Saling Menguatkan Dengan Jarak dan Asa


Dari dulu aku sudah membenci jarak. Dan kini setelah ada mereka, kita malah semakin berjarak.

Menyapa dengan duka, hadir sebagai petaka nyata di berbagai belahan dunia. Kepanikan menjalar cepat yang berakhir memutuskan temu antara kita. Sudah ribuan manusia meninggalkan dunia tanpa sempat pamit dengan harmoni, ya walaupun yang namanya kematian adalah ironi.

Kini benda itu telah mencapai kediaman kita, sialnya kita bahkan tidak tau apakah ia sedang benar-benar berada di sebelah kita karena kemungkinan besar negeri ini belum punya kuasa untuk mengindrakannya. Mirip efek kejut pada senjata listrik yang ditembakkan, kekhawatiran ini seakan jadi tuba. Beranjak berdiam diri dan menyepi pada ketidaktahuan kini menjadi solusi. Koneksi, jadi makanan kita untuk tetap berkabar. Memastikan kau dan aku masih satu frekuensi

Inikah musibah abad 21? Disaat manusia dengan hebatnya bisa mengirim antariksawan ke luar angkasa tapi tetap kalah dengan ciptaan Tuhan yang tak kasat mata.

Memang kita manusia tak sepatutnya sombong atas kekuasaan Tuhan

Ya, virus Corona. Kalianlah yang sedang kami bicarakan, menjadi trending di berbagai aspek kehidupan kami.

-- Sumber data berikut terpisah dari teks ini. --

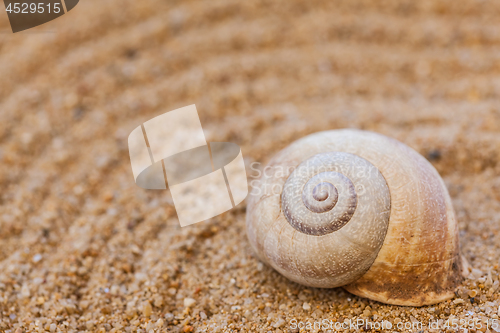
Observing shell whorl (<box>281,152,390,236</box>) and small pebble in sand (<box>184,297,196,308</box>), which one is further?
small pebble in sand (<box>184,297,196,308</box>)

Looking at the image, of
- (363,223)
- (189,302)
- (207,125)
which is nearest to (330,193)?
(363,223)

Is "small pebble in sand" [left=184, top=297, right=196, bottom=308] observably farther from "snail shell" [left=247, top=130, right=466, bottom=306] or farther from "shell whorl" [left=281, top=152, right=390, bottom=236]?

Pasien datang berbondong-bondong tanpa mengenal spasi hingga tenaga medis tumbang tak sanggup menahan lonjakan eksponensial pasien Covid-19. Sebanyak 178.281 pasien positif Covid-19 di dunia telah meninggal (sumber Tirto

Menunggu grafik melandai, itulah harapan terbesar kita. Hampir semua ahli sepakat dengan itu, tapi semua belum bisa menemukan mufakat untuk melandaikan grafik pertumbuhan Covid-19. 

Sebagai bagian dari komunitas bangsa dan dunia, kita punya andil besar dalam mengatasi pandemi ini. Saatnya menahan diri untuk tidak berbagi kabar palsu, menilik dari griya kita masing-masing, dan berupaya berkontribusi menyumbang sumber daya kita yang berlebih.

Ingatkan kepada diri dan negeri bahwa kita pernah mengarungi berbagai krisis hingga bertahan sampai hari ini.  Krisis ekonomi ’97/’98, perlambatan ekonomi global 2008, ragam persoalan sosial mulai dari bencana tsunami Aceh, sampai gempa Palu. Tapi kita tetap bertahan dan terus tumbuh bersama.

Physical distancing, menjadi sabda dari pemerintah agar kita bisa keluar bersama dari keadaan ini. Memang sulit, pelik. Tapi kini jaraklah jalan awal yang bisa membuat harapan kita sembuh terkabul. Setidaknya selain jarak, hal utama yang paling penting dan mendesak adalah rasa optimisme untuk melewati persoalan ini. Salah satu mantra penting yang harus dilontarkan kepada kita “jangan panik”, walau wajah gembira ria telah berubah jadi muram durja tapi kita harus siap ditekan keadaan. 

Tak tau kapan baik buruk keadaan. Kita bisa, bahu membahu melawan semua ini walau beralaskan jarak berlatar asa. 

Hingga sampai pada nurani bahwa kita adalah jarak yang patut disyukuri adanya.